**Reading text**.
You see, I am lazy. You knew that right? Well, a few weeks before graduation my Algebra2 teacher told me I was going to fail the class. I was devastated. What do you mean fail? I play varsity sports! I am funny! why would you fail me? I did not quite understand. I would miss this class at least 3 times a week. My excuse was always that I had a softball game or I simply would stay in art class. I would ditch. I was a ditcher. Well, it finally caught up with me. I had already gotten my acceptance letter from CSULB, and in order to complete everything I would have to pass this class. I begged my teacher, I cried, I would have scrubbed the entire school on my knees if I had to! I think she felt sorry because she gave me one last chance. She was going to plan out a cumulative final and I would take the test on that coming Monday.

Coincidentally, that day was also Senior Award Night. I was going to receive 1 tiny scholarship so my mom attended the ceremony with me. My eyes were puffy, my head was pounding, and I wanted to wake up from this horrible dream! This night was also Grad Night ( a night where all the seniors go to Disneyland from 10PM-6AM). So,  I had to make the best out of this day. Sitting there with my mom, it felt tense. I knew she was disappointed in me for failing my class. It didn't matter that I was about to receive an award. Nothing mattered besides me failing this class.

I remember things clearly and vividly. The announcer kept announcing different scholarships for various subjects; sports, academics, community service and so on. I remember Richard's name clearly being announced over and over and over. I was so annoyed. Who the heck is this guy? track isn't even a sport! this is the stupidest award ceremony ever. I was sitting there annoyed, frustrated and secretly wanting to ask Richard to tutor me for my exam on Monday. But instead, my mom leaned over to me and whispered in my ear, "see, I should have had a son like that!". Oh I was pissed. I looked over at her face and opened my eyes wide and did what I did best. I rolled my eyes. I watched Richard carefully, secretly hating his guts.

**Problem statement**.
Continue the account of failing Algebra 2 and sitting through Senior Award Night, starting right after its last sentence. The material has no connection to this account.

**Information supplied**.
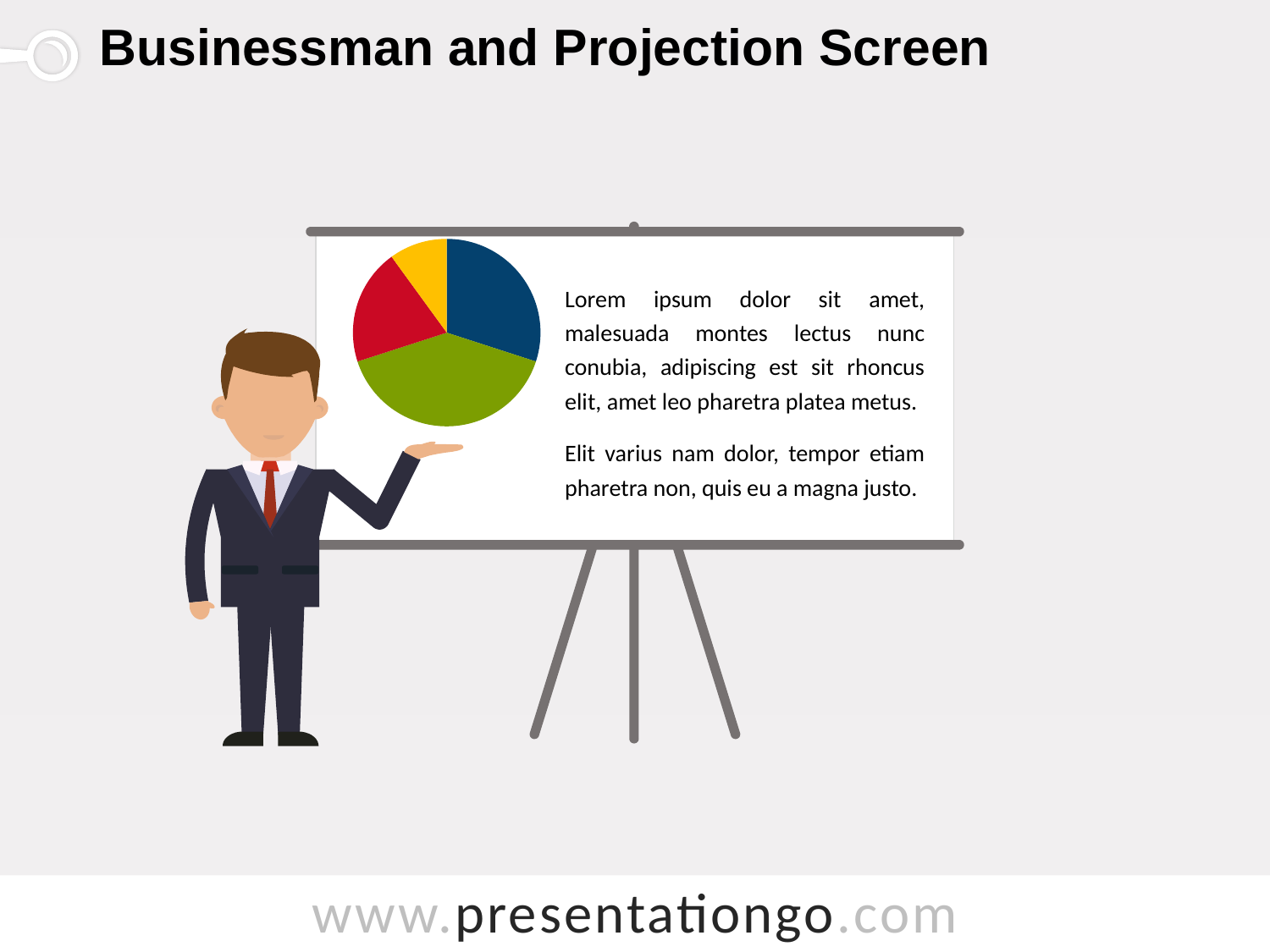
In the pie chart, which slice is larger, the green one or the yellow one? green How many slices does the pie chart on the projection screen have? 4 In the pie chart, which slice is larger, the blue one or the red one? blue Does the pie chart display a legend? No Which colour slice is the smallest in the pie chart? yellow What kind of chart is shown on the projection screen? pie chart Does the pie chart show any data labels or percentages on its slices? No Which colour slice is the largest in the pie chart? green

**Your response**.
I laugh at this part of the story now. It's funny that my mom wanted a son like Richard. Little did she know he would become her son-in-law later down the road. This was the first sign in the carefully designed love story. I missed the sign completely. Actually I kind of didn't like Richard very much because of this sign. Do you care about what happened with my test that Monday? I took it and passed with a 98%. I had told my teacher what my mom had said....can you believe she said that? isn't that so mean? gosh I can't stand that Richard Montes! how did he get so many awards anyway? If I wouldn't have been so lazy and such a ditcher, I could have gotten all of those awards too! I was bitter and very angry but I was also ecstatic that I would be passing this class and going to CSULB in the fall. My teacher ended up writing a note to my mom on top of my test. It said, "Mrs. Oregel, you should be very proud of Yessenia, she worked very hard on this exam. She is a smart young lady and will do great things in life". When I got home that day I posted the note of the fridge for her to see. I had to translate what it said, but you get the point.

**My mom is the sweetest person in the entire world! I knew that what she said was out of anger and disappointment. I know she is proud of me. But somehow I feel like she had to say that. It was a sign of what the future had in store for me. It also motivated me to pass the exam. I believe God designed our love story to the core. He knew that my mom would say those words and that I would notice Richard. If it wasn't for what my mom had said the rest of this story would not have happened.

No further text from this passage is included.